La Niña is a weather pattern developed in the eastern equatorial pacific ocean that has cooler sea surface temperatures. These cooler sea surface temperatures generate colder, wetter winters.
“We’ve developed this La Niña pattern, so that would tend to steer us towards the colder, snowier type of winter pattern,” Quinn said.
“I think we’ll have above-normal snow fall. I don’t think it would be a monster, brutal winter. Average snowfall is about 45 inches, we’ll get about 60 plus inches,” Quinn said.
Todd Ableman, director of public works, believes that the city will be able to keep the streets safe for students.
Public works is responsible for snow removal as well as prepping the streets to reduce the risks to the public that snow causes.
“What keeps us most busy through out the year is applying either a liquid or solid de-ice, to keep the ice from forming. We don’t do all streets. We try to do intersections and hills,” Ableman said.

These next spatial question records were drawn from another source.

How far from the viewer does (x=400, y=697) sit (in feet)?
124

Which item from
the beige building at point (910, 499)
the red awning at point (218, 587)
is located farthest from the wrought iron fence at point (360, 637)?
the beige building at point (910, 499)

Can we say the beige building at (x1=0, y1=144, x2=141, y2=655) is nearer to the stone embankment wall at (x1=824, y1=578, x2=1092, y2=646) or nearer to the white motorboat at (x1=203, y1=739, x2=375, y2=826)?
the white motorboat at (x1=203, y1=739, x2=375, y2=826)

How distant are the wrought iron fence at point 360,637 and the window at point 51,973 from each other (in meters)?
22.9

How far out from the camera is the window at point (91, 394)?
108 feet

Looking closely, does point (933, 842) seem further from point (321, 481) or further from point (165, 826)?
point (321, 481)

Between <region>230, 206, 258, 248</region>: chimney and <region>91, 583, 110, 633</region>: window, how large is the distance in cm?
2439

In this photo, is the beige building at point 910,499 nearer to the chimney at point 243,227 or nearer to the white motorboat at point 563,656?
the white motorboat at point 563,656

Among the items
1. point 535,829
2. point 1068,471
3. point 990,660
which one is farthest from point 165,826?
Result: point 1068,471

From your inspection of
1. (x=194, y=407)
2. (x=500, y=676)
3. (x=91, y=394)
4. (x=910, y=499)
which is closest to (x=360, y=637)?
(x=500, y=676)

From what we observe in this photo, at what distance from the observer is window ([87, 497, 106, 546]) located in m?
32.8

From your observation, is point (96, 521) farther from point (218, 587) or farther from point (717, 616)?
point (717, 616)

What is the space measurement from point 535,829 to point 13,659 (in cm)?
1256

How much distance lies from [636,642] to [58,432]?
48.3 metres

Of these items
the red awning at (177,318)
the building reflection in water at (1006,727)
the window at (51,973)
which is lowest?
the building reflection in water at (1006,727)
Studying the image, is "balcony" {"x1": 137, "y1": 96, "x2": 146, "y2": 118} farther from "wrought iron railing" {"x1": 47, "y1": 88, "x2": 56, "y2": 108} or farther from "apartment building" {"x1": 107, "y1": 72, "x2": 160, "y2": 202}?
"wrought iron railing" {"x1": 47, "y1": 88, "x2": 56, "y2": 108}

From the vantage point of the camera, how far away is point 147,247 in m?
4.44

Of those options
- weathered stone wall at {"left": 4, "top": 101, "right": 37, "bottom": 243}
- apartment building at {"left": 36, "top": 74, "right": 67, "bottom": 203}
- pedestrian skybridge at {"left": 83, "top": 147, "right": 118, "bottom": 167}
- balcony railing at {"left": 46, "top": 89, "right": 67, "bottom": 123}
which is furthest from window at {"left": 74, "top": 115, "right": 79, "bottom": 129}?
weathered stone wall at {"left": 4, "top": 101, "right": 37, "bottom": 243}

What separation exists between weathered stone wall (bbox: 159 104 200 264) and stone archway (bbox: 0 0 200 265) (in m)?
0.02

The city of Cheney prides itself on how clean the streets stay during the winter but is faced with the challenge of students’ cars being left in the streets during snow removal.
“Some of the problems that we’ve had is that during breaks, students will leave their cars out on the streets unknowingly. All of a sudden, we get a lot of snow,” Ableman said.
The city is trying to develop ways to communicate with students in more effective ways; one method that’s been effective in the past is a text message system.
“One of the systems that we use is called T9, where students get text messages for an emergency system. That seems to work pretty good,” Ableman said.
Another effective method, according to Arleen Fisher, city administrator, is to paint in the snow “tow”.
According to Fisher, within one hour, students will gather their friends, shovel out their car, and move it.
Fisher acknowledges that there needs to be better communication between the students and the city.
“2008 and 2009 [snow storms were] indicative and showed us clearly that we had some communications issues and had not connected the dots,” Fisher said.
The city also encourages students to park in the lots that stay paved throughout the winter months.
“We have small parking lots that we try to maintain. So if there is no room on the streets, you can go down there and park,” Ableman said.
The city asks students that utilize the lots to move their cars once the streets are plowed.
If a student or staff member leaves their vehicle on the streets when plows are present, they run the risk of being surrounded by snow berms left by the plows.